I think it was Javtokas... I was told he was really talented before the accident happened... Ronnie Fields - Jay Williams part II


----------



## ballstorm (Nov 30, 2003)

Sure it was javtokas .Before he accident , he was freakishly atheltic . 

Stats in the uleb cup (2004-2005 regular season)

8.2 pts 6.3 rbds 1.3 assists 1.3 blk in 26 mn .

He is a legit 6'11 player who provides a good defensive presence . Offensively , Nesterovic passes for an artist compared to him ...
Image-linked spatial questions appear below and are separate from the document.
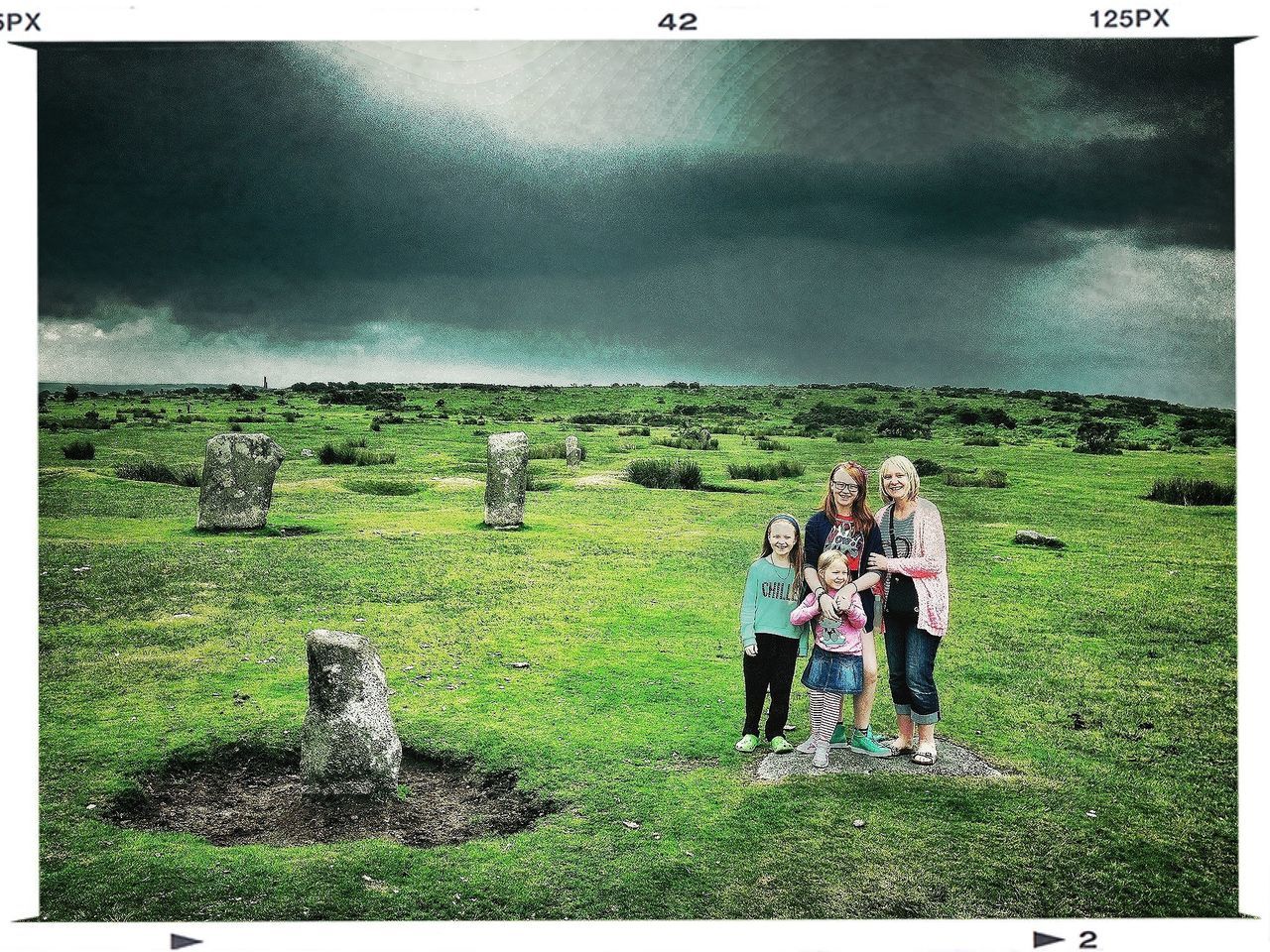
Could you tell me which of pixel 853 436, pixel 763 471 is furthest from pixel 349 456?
pixel 853 436

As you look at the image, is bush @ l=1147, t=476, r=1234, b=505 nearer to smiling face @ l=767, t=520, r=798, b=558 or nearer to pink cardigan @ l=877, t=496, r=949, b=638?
pink cardigan @ l=877, t=496, r=949, b=638

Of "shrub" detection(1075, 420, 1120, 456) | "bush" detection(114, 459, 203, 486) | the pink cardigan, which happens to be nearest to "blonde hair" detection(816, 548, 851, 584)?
the pink cardigan

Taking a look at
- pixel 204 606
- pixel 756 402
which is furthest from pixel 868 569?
pixel 756 402

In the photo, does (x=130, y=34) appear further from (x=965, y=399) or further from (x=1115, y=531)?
(x=965, y=399)

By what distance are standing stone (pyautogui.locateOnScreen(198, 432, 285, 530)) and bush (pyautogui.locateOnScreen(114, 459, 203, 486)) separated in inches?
226

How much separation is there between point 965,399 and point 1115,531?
17466 mm

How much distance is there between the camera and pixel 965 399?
33.5 metres

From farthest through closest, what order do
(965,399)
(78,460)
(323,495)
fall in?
(965,399) → (78,460) → (323,495)

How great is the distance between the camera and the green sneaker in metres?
7.35

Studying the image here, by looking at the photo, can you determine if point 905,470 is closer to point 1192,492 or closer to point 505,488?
point 505,488

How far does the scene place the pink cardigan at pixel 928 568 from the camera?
6.77 m

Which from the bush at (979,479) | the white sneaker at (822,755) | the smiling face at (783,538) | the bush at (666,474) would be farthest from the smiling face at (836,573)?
the bush at (979,479)

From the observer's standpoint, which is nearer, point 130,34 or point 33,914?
point 33,914

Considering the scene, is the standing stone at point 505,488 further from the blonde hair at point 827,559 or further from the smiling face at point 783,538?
the blonde hair at point 827,559
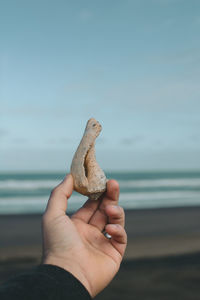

Regarding Oberto , he is arguably the best inside player currently in Europe . Tall , great fundamentals , he is the kind of player who understands easily what his team needs and who is never reluctant to do the "dirty" job . He is the incarnation of the team player , always looking for the victory without being haunted by his stats. Pop would fall in love with him in the blinking of an eye .

But Oberto is already tracked by several teams and especially Chicago . Scott Skiles allegedly particulary appreciates the big man ...

Foxsport



> Don't be surprised if the Bulls add Argentinean forward-center Fabricio Oberto to their lineup this summer. Oberto's contract with Pamesa Valencia in the European League expires in June. He was a teammate of Bulls forward Andres Nocioni on the gold medal-winning Argentine team at the Athens Olympics, and his agent is Chicago-based Herb Rudoy. Bulls GM John Paxson believes Oberto's game would fit with what Scott Skiles wants from his big men.


If the Spurs had the choice , I would hire oberto instead of Scola everytime. 
Concerning Scola , he is a good scorer around the rim but in no way a force defensively . He could be a valuable 3rd inside player , providing a spark off the bench .




> matiz
> and looks like that Spurs scouting even noticed him faster than any of the big european clubs has- which would be an unique case imo.


Well , not exactly in fact since Sanikidze had signed in Trevise 2 years ago before being loaned to Dijon. But Trevise used to sign every single young talented prospect in Europe , just in case ...


----------



## Kunlun (Jun 22, 2003)

Why do the Spurs like foreign players so much? They don't seem to pay as much attention to the college prospects as thye do for the foreign ones.


----------



## DaBobZ (Sep 22, 2003)

Eurofreak *Matiz* changed name to EuroExpert :greatjob:


----------